Objective: Patients on antiplatelet (AP) or anticoagulant (AC) agents cause more alarm when they develop intracerebral hemorrhage (ICH) compared with non-users. This analysis aimed to quantitatively evaluate the differences in the hospital course of ICH patients based on underlying AP and/or AC use, using a population-based cohort.
Methods: Genetic and Environmental Risk Factors for Hemorrhagic Stroke (GERFHS III) was a population-based study of spontaneous ICH among residents of the five-county Greater Cincinnati/Northern Kentucky region between July 2008 and December 2012. Baseline demographics, medications, hospital course, and discharge disposition were collected. Initial and subsequent computed tomography (CT) images of the head were reviewed to assess ICH location, volume, and presence of intraventricular hemorrhage (IVH). Change in ICH volume was calculated when repeat CT image was available.
Results: There were 1121 cases of ICH during the study period. A higher proportion of white patients were on AP or AC than other races (56.4% vs. 39.7%, p<.0001). The majority of patients with subsequent imaging experienced an increase in ICH size.

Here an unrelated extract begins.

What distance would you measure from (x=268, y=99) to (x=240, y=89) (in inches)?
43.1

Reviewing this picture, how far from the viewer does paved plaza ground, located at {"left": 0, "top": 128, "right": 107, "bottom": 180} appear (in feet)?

Patients taking AC pre-ICH had a larger increase in volume despite more frequent use of pro-thrombotic therapy. There was no difference in IVH incidence based on AP or AC use. Length of stay and surgical hematoma evacuation rates were similar among the groups. Inpatient mortality was higher in AC users (44.4% vs. 21.3%, p<.0001), but was virtually the same for AP users as for non-users. Of 272 pre-ICH AP users, 86 (31.6%) were discharged on AP (8 on dual AP). Of 91 pre-ICH AC users, 11 (12%) were discharged on AC.
Conclusion: Pre-ICH AC use was associated with greater ICH volume increase and inpatient death. There was no significant difference in number of IVH, rate of surgical treatment, or length of stay. Inpatient mortality did not differ between AP users and non-users.